> [Task prompt]: Copy exactly the lines from the one containing "2024-06-05T04:42:15, 3-frame burst." through the last line of the records, both included, and nothing more.

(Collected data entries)
────────

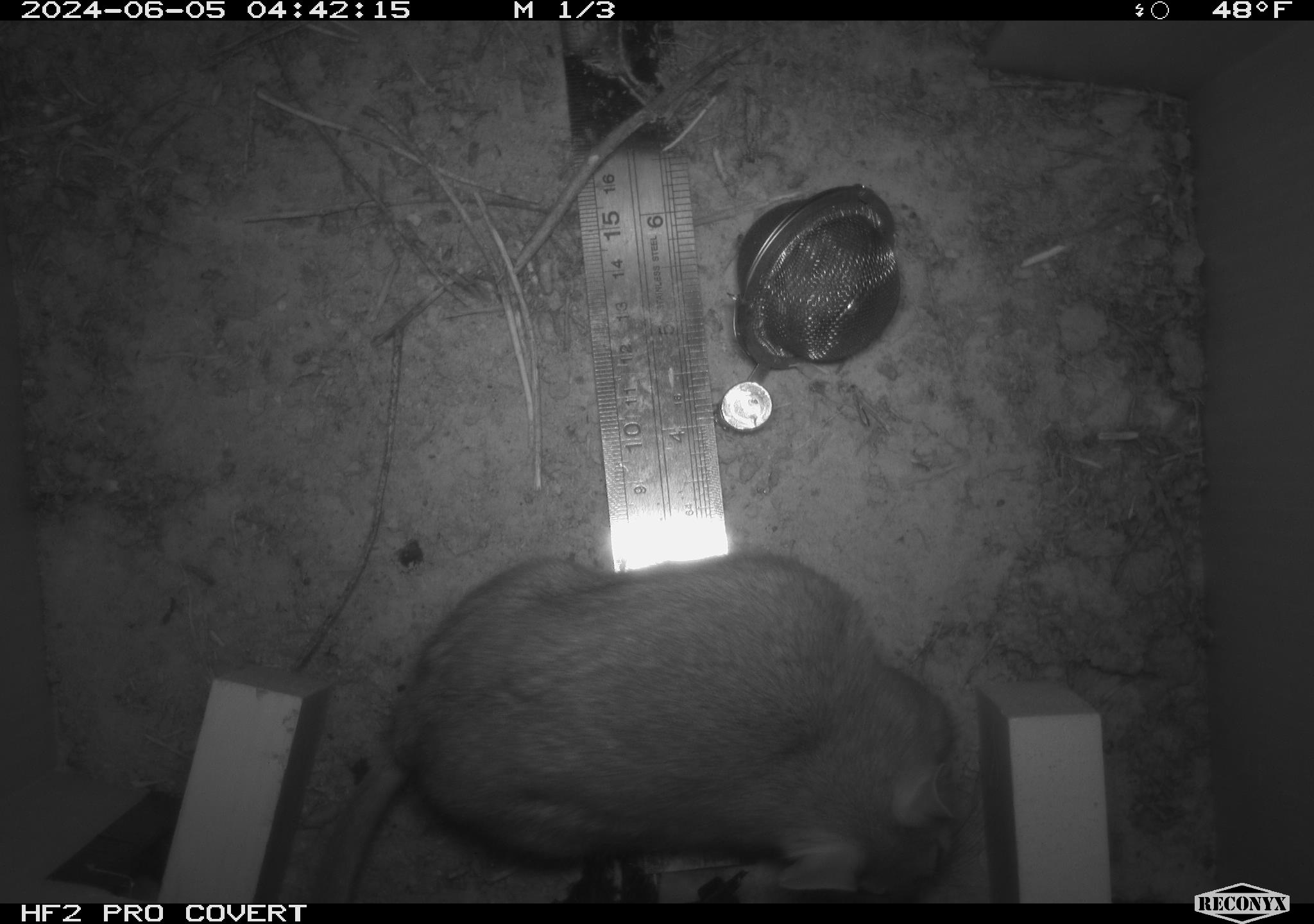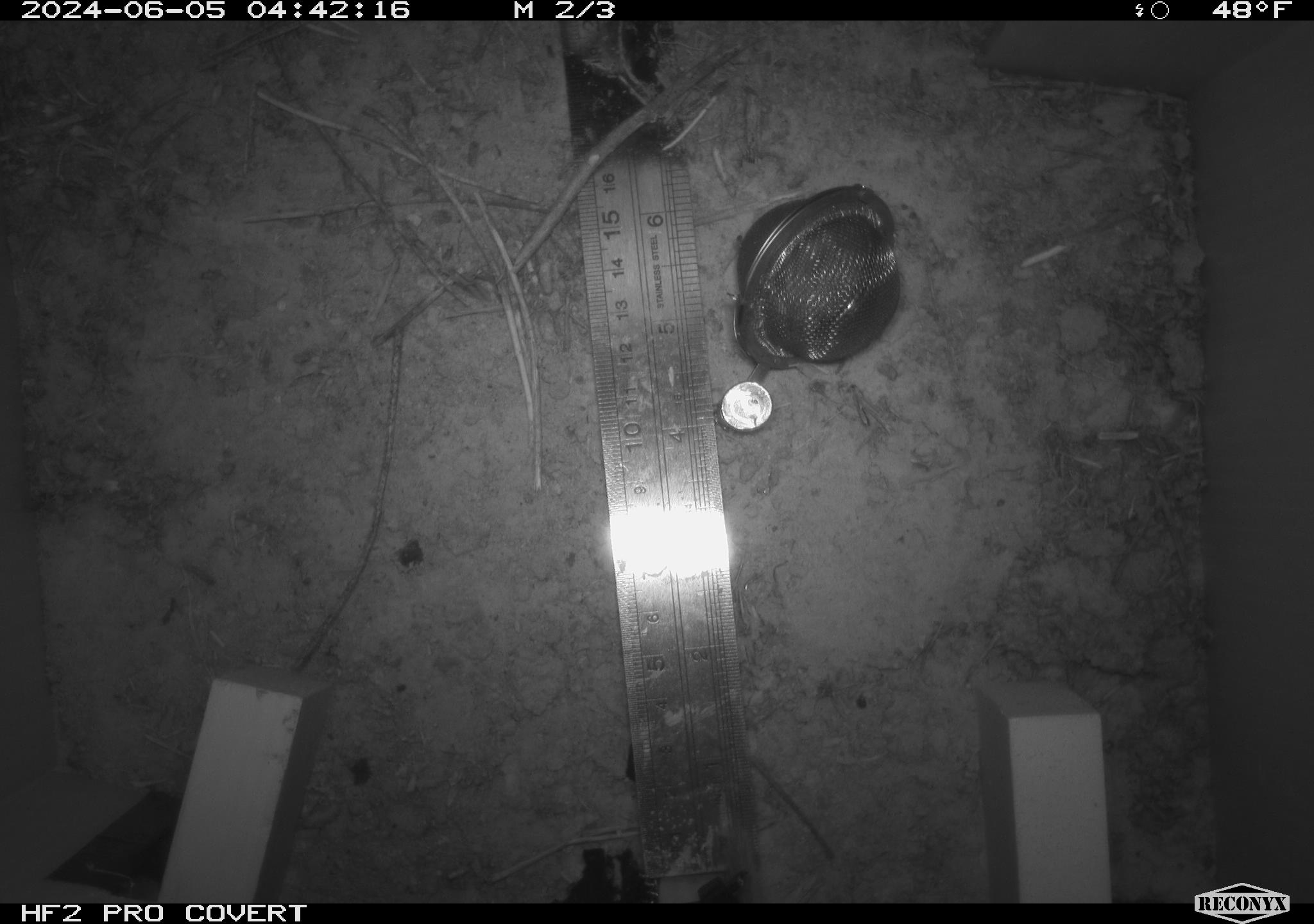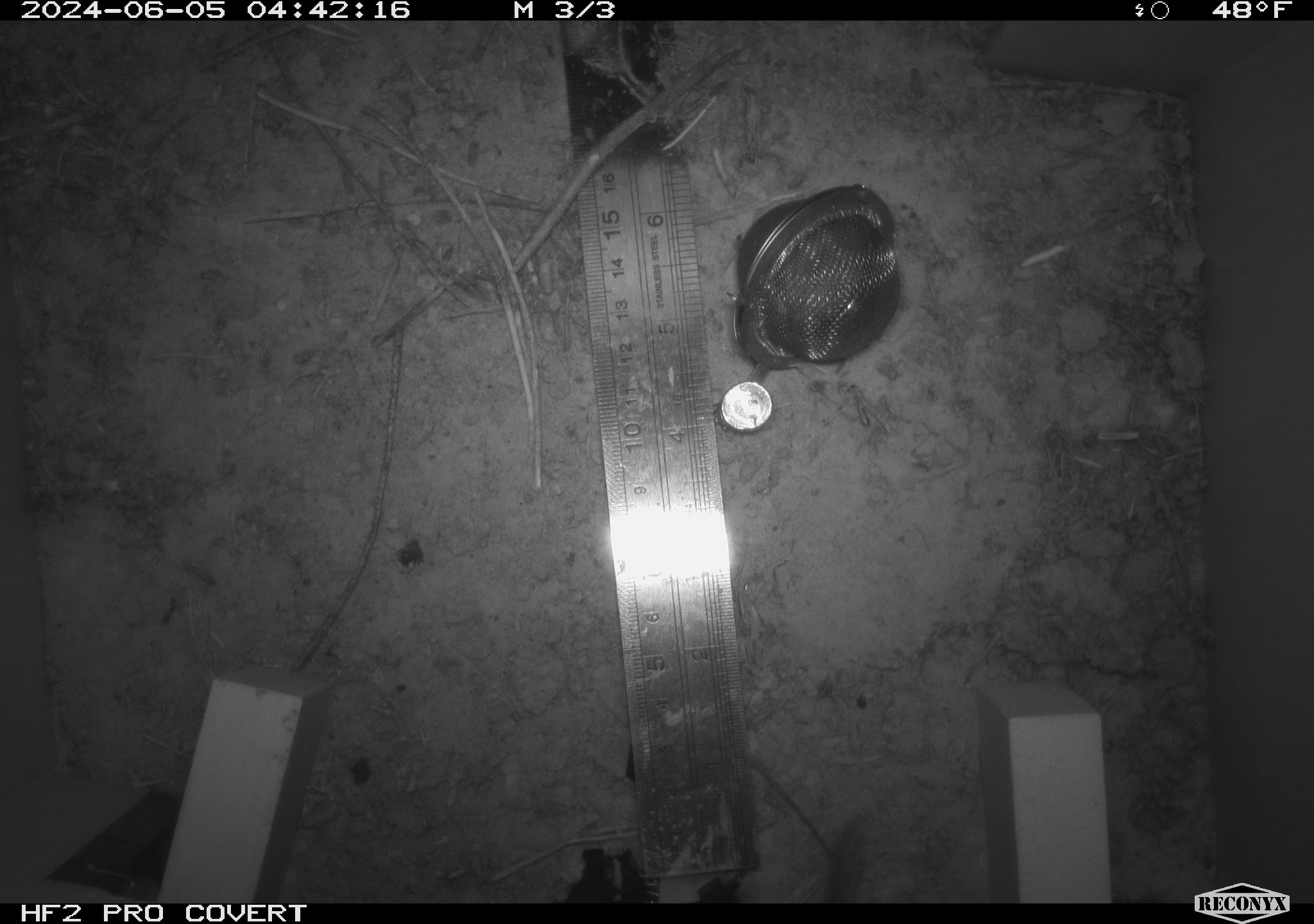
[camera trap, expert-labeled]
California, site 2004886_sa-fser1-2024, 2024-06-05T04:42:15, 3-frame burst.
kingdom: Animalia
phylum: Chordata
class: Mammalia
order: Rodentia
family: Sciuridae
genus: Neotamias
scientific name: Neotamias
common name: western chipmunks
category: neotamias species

────────

> [Your solution]:
California, site 2004886_sa-fser1-2024, 2024-06-05T04:42:15, 3-frame burst.
kingdom: Animalia
phylum: Chordata
class: Mammalia
order: Rodentia
family: Sciuridae
genus: Neotamias
scientific name: Neotamias
common name: western chipmunks
category: neotamias species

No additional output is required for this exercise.